I took over from Martin and played a set that went something like this...
Andy Bell: The Sky Without You (David Holmes Radical Mycology Remix)
Sabres Of Paradise: Jacob Street 7AM
The Liminanas: Garden Of Love (Lundi Mouille Andrew Weatherall Remix)
Alex Kassian: Spirit Of Eden
The Vendetta Suite: Purple Haze, Yellow Sunrise (David Holmes Remix)
Durutti Column: For Belgian Friends
Andrew Weatherall: The Confidence Man
A Certain Ratio: House In Motion (Demo Version 1)
The Clash: The Street Parade
Madness: Death Of A Rude Boy (Andrew Weatherall Remix)
Meatraffle: Meatraffle On The Moon
This may not be completely correct because I'm sure I also played this in my afternoon set (unless I overran a bit which is entirely possible or maybe I played it later, memory fails me slightly here). Habbanera is a gorgeous slice of Italian prog remixed by Balearic stalwarts Leo Mas and Fabrice.
I know I played it because I took a photo of it as it span for some reason.
The excitement at playing, the nerves dissipating, the songs coming out of the sound system- I don't want to get too carried away and too breathless but it was incredible, the sort of thing that made you pinch yourself occasionally to check it all was actually happening.
Dan went next. His hour is also at Mixcloud. Dan's set flows beautifully, taking in a lovely Bob Marley/ Bill Laswell remix, Dominik von Seger and Montezumas Rache, Peter Gordon and Daniel Avery's tribute to Andrew Lone Swordsman, Dan's mixing absolutely spot on.

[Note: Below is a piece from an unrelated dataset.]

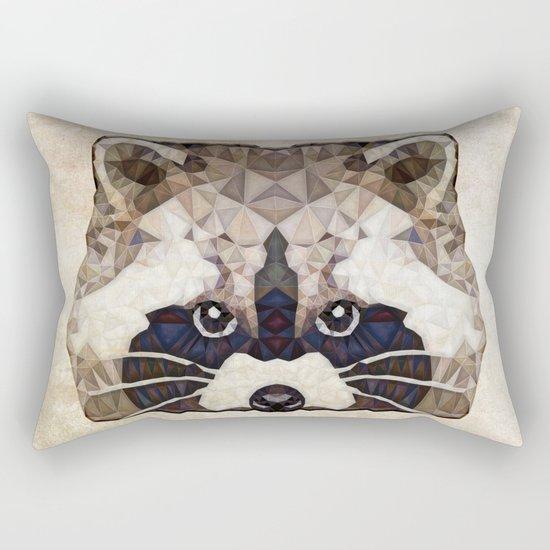 Racoon Rectangular Pillow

Mark picked up the headphones next and played for ninety minutes (being stuck on the decks while the rest of us got fed). The first half of his set is recreated at Soundcloud and features a forthcoming remix by his own Rude Audio (a little self promotion never goes amiss), Boy George and Spatial Awareness, David Harrow, Neil Young, Sabo, Acid Arab and James Rod (again remixed by Rude Audio). By this point we were heading into the evening, the pub was filling, excitement and anticipation growing, Mark's dubby dance keeping it building.

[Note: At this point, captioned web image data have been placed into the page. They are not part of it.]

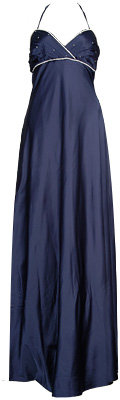 Rhinestone Gown</FONT>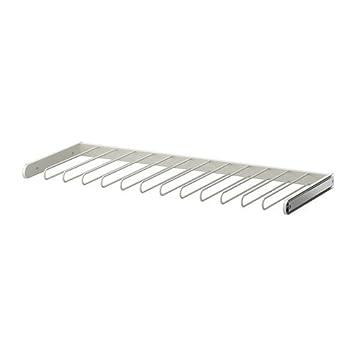 Ikea Hosenbügel ikea komplement pull out hosenbügel weiß 100x35 cm amazon de
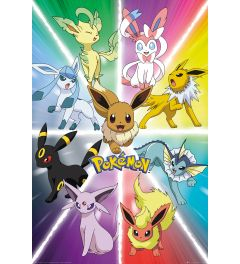 Pokémon - Eevee Evolution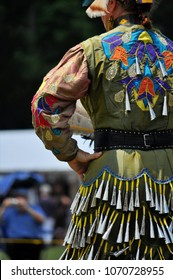 Mattaponi Native American fancy dance dress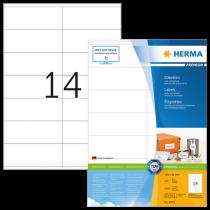 Etiketter Herma Premium 105x41 mm 1400/fp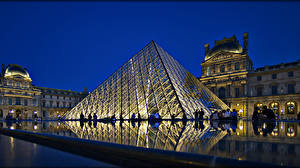 Bakgrunnsbilder Frankrike Paris Palass Natt Gatebelysning Louvre en by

As the energy levels rose and the atmosphere with it, we went back to back, three songs each, and it all turned into a blur- at some point I played Mark Lanegan's Ode To Sad Disco, Roisin's All My Dreams, Bjork's Violently Happy (remixed by Fluke), the Soulwax remix of A Hero's Death by Fontaines D.C., the Tribal mix of Pete Wylie's Sinful and Sub- culture by New Order (the Lowlife version). What everyone else was playing in their three song sets is lost to me right now- Martin played Wilmot at one point in an attempt to pull the tempos back a bit. Photographer Scott took this shot of me as I scanned the display, about to cue something up...
And these pictures show four of the five of us at work/ play... (smiling obviously something that was beyond most of us when the shutter was clicked). Baz was elsewhere.

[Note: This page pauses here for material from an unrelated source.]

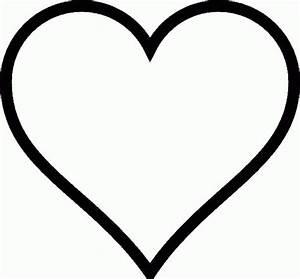 Herz Bilder Zum Ausmalen : die besten 25 herz malvorlage ideen auf pinterest herz ausmalbild herz ornament und malbuch ~ Eleganceandgraceweddings.com Haus und Dekorationen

Edit: here's Baz at the decks.
At around 9.45 we had fifteen minutes until Justin Robertson took over from us. I had two of Justin's remixes in my bag which I decided we should play in advance of him playing. I'm not sure this was the coolest idea anyone's ever had but once I'd committed myself to it there was no going back. First up was his 1991 remix of Caravan by Inspiral Carpets, a chunky, dancefloor filler with a vocal sample intoning, 'you play consciousness expanding material', and some cracking pianos....
I followed it with Justin's Most Excellent remix of Saturday's Angels by If?, uptempo, progressive indie- dance/ house from 1992. By this point Justin was in the booth next to me, pulling the pitch control down slightly to cue this up with his first track (which turned out to be Andrew's remix of Soon by My Bloody Valentine which caused something close to mayhem).
Justin then played three hours of perfectly pitched dance music to a room of friendly, smiling faces, pausing briefly while sixty candles were distributed and happy birthday sung to an absent friend. The music kicked back in with Don't Fight It, Feel It. After that, well, after that my memories are mainly of dancing and being lost in it all. The tracklist Justin posted up midweek shows a mixture of music, old and new, by Andrew and others climaxing with Smokebelch, St. Anthony and Come Together.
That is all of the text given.